Franz Conrad von Hötzendorf schreckte das freilich nicht in dem Maße wie die übrigen Minister und Militärs. Allerdings wünschte er sich in diesem Moment, er hätte noch denselben Einfluss auf den Thronfolger, wie er ihn vor einigen Jahren besessen hatte. Indem er den Kopf senkte, deutete er eine Verbeugung an. Einst war er einer der engsten Vertrauten Franz Ferdinands gewesen und dies sogar geblieben, nachdem ihn dessen Onkel, der Kaiser, entlassen hatte. Doch längst hörte der Thronerbe der Habsburger mehr auf andere Berater als auf den alten Kämpen.

Conrad von Hötzendorf war im persönlichen Umgang ausgesprochen konziliant. Das mochte der Grund sein, warum ihn der Thronfolger im Grunde noch immer gut leiden mochte. Als Soldat und Politiker freilich zog Conrad den direkten Weg vor. Von Diplomatie hielt er wenig. Ebenso wenig, wie der greise Franz Joseph von seinem angriffslustigen General hielt. Der Monarch war müde. Er wollte keinen Krieg mehr.

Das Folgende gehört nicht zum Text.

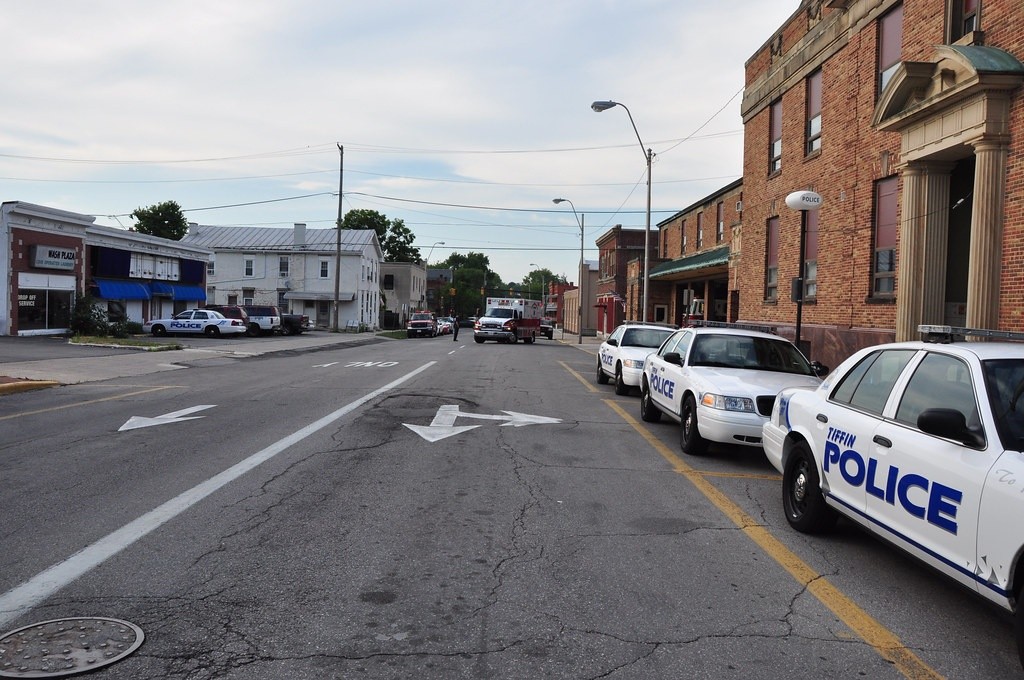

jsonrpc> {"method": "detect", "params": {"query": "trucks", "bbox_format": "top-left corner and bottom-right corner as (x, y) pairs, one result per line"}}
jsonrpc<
(473, 297), (543, 345)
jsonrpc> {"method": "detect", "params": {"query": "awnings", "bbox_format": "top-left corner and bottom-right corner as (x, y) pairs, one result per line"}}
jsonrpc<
(94, 278), (153, 301)
(149, 282), (207, 301)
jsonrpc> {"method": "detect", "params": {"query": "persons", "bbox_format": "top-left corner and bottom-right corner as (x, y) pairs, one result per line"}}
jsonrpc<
(453, 316), (461, 341)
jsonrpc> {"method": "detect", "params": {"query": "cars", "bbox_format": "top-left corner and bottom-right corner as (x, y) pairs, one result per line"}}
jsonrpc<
(468, 317), (477, 327)
(142, 308), (247, 338)
(640, 314), (835, 455)
(595, 320), (688, 395)
(540, 318), (554, 339)
(436, 316), (455, 335)
(761, 323), (1024, 663)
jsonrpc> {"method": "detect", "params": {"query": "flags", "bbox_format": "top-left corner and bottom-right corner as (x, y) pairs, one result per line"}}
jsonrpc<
(609, 289), (626, 312)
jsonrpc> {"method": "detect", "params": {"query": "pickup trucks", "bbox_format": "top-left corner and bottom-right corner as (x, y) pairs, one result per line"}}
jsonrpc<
(278, 307), (312, 335)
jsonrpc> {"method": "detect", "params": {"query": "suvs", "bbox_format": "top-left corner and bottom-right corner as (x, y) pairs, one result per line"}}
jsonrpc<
(234, 304), (286, 337)
(199, 304), (250, 332)
(406, 311), (436, 338)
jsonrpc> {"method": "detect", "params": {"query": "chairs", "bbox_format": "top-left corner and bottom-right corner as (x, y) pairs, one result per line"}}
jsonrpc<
(934, 381), (973, 417)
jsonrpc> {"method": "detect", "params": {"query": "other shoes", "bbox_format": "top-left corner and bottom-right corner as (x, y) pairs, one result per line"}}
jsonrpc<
(453, 340), (458, 341)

Beim alten Kaiser hatten Conrad und die anderen Falken in der Habsburgischen Regierung deshalb keinen leichten Stand. „Ich will Frieden, und Ihr seid ein elender Kriegstreiber”, hatte ihn der Alte außer sich vor Wut angebrüllt, sodass sein weißer Backenbart dabei gebebt hatte.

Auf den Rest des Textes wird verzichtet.